En efecto, Sembrando Flores construye un mundo de colores ya, desde el
momento en que habla de distintos momentos de su vida designándolos como el
"Período naranja", o el "Período gris" o el "Período
azul". También le da color a los
nombres, como cuando dice: "señora Clarisa, y cómo habrá sido usted con
ese nombre color nube (p. 84). Asimismo, el color le sirve para definir a los
hombres, como por ejemplo, al leproso:
Fiorella se levantó a medianoche y lo que vio allí le pareció fuera
del mundo: el ya no es más la cosa blanca de un principio, sino por momentos
verde luminoso, por otros violeta, y luego amarillo. Y enviaba destellos en
cada cambio de color, siempre el violeta en medio, de modo que el verde y el
amarillo quedaran separados por dicha tonalidad" (p. 87)

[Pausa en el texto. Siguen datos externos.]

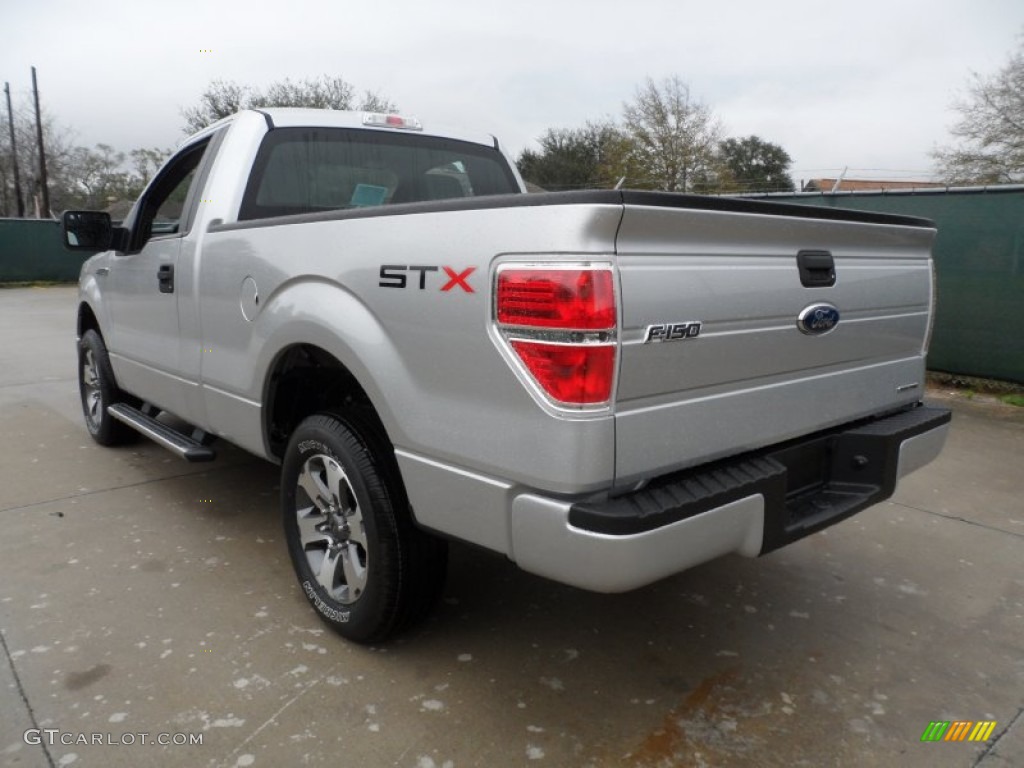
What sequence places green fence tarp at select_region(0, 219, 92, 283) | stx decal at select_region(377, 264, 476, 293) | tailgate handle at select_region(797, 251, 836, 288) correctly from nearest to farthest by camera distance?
1. stx decal at select_region(377, 264, 476, 293)
2. tailgate handle at select_region(797, 251, 836, 288)
3. green fence tarp at select_region(0, 219, 92, 283)

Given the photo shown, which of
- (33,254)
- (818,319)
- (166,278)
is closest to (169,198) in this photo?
(166,278)

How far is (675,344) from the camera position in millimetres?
2051

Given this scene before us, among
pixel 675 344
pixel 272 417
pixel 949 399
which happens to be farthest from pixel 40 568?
pixel 949 399

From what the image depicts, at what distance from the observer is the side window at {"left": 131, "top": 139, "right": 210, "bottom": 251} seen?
3.94m

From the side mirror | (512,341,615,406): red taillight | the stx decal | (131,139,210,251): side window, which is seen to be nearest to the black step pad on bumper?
(512,341,615,406): red taillight

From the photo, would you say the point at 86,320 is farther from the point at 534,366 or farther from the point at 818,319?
the point at 818,319

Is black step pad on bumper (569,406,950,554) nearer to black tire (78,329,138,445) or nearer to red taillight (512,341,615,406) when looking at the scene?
red taillight (512,341,615,406)

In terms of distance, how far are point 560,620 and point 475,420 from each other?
50.3 inches

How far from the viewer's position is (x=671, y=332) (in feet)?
6.66

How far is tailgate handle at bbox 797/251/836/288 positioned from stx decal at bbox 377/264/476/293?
41.9 inches

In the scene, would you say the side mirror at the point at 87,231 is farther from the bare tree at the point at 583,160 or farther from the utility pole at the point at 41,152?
the utility pole at the point at 41,152

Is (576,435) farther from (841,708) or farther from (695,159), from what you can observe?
(695,159)

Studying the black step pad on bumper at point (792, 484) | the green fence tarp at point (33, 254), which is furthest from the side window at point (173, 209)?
the green fence tarp at point (33, 254)

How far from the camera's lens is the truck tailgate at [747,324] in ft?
6.54
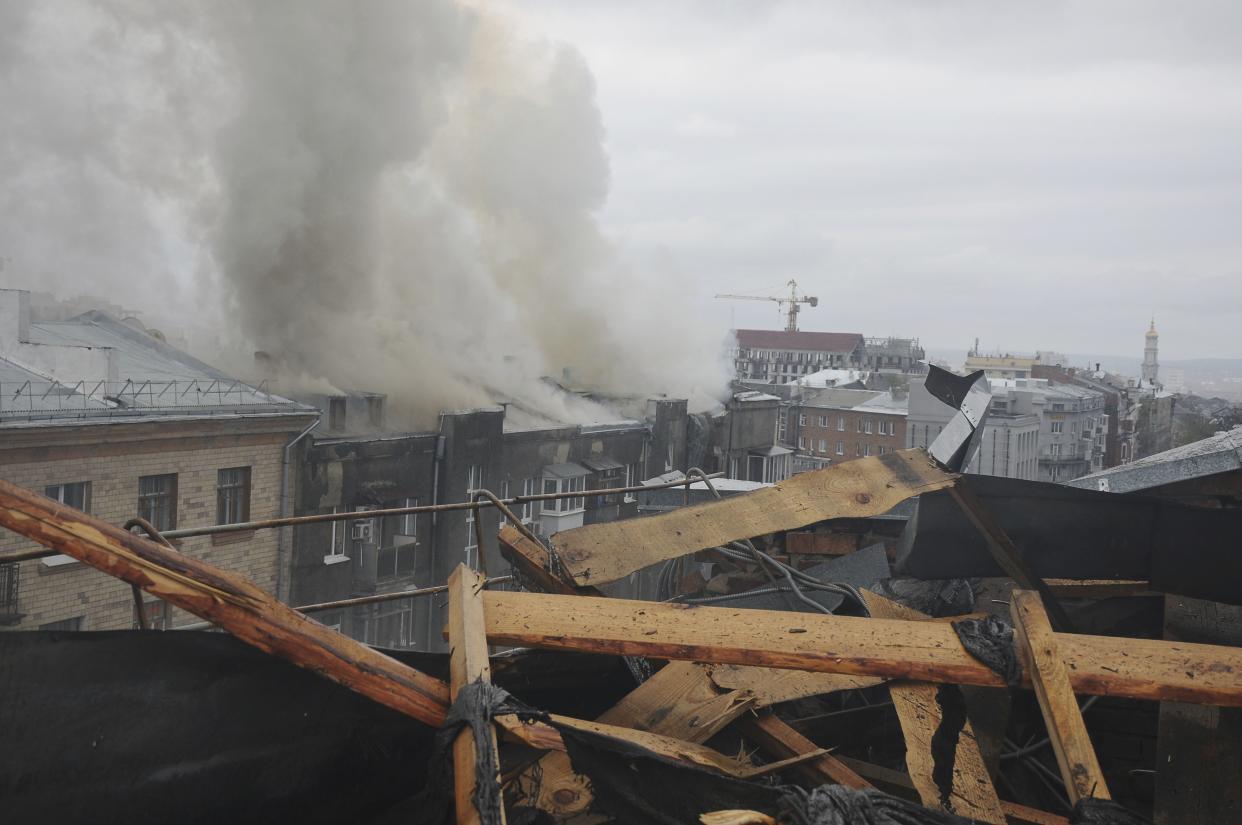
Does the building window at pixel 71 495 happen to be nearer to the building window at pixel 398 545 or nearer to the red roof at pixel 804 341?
the building window at pixel 398 545

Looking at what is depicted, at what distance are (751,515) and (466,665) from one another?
4.97ft

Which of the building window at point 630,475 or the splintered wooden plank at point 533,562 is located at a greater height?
the splintered wooden plank at point 533,562

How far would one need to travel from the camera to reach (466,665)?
2.50 m

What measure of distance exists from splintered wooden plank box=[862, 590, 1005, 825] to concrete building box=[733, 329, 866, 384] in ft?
276

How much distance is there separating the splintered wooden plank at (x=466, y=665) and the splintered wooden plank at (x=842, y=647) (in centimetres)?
7

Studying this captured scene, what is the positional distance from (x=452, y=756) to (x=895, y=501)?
196 centimetres

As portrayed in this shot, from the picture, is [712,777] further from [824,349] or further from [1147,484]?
[824,349]

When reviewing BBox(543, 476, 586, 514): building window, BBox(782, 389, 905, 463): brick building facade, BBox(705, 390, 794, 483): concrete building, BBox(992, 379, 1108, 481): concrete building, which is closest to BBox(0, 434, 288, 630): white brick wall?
BBox(543, 476, 586, 514): building window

Quizás, y en relación con este aspecto
del discurso que insiste en construir otra
realidad, cabe una última cita textual que resume lo expuesto. Sembrando
Flores, hablando de los colores de sus Cuadernos dice:
"... yo vi todo el color del mundo, el color Sinfonía me
enloqueció, el color mástil diferenciado del velamen, el de las cubiertas del
pasaporte, el color eternidad, el color del minuto colmado y del minuto vacío
cuando se llevan en angarillas a quien se amó, el único que es ausencia de
color, el de las cavidades negras del espacio de Einstein. Y ninguno tuvo
primacía, porque el color no es elegido, explota sobre nosotros y tantos no lo
ven que los pocos quedamos enamorados o aterrados y a plena boca abierta"
(p. 179 – 180)
Indudablemente, el recorrido de lectura que he
trazado sobre Sólo los elefantes
encuentran mandrágora, los aspectos que he abordado, están lejos de haber
sido agotados. Además, quedarían por tratar muchos otros temas a los que, ni
siquiera, he aludido, como por ejemplo, el conflicto del personaje con su
religiosidad, su temor a la muerte, su vínculo con la literatura y con la
lectura, con la política, por mencionar algunos. Todos ellos, temas que, de un
modo u otro, aparecen en toda la obra de Armonía Somers. Sin embargo, la
singularidad de esta novela parece radicar en el intento de decirlo todo sobre
la realidad, sobre la condición humana, de todas las maneras posibles. Intento
utópico; novela imposible.
[1] Ana María Villamil, "Prólogo" de La mujer desnuda, Montevideo, Arca, 1990,
[2] Michel Foucault, "Prefacio a la transgresión" en De lenguaje y literatura, Barcelona, 1996, p. 126.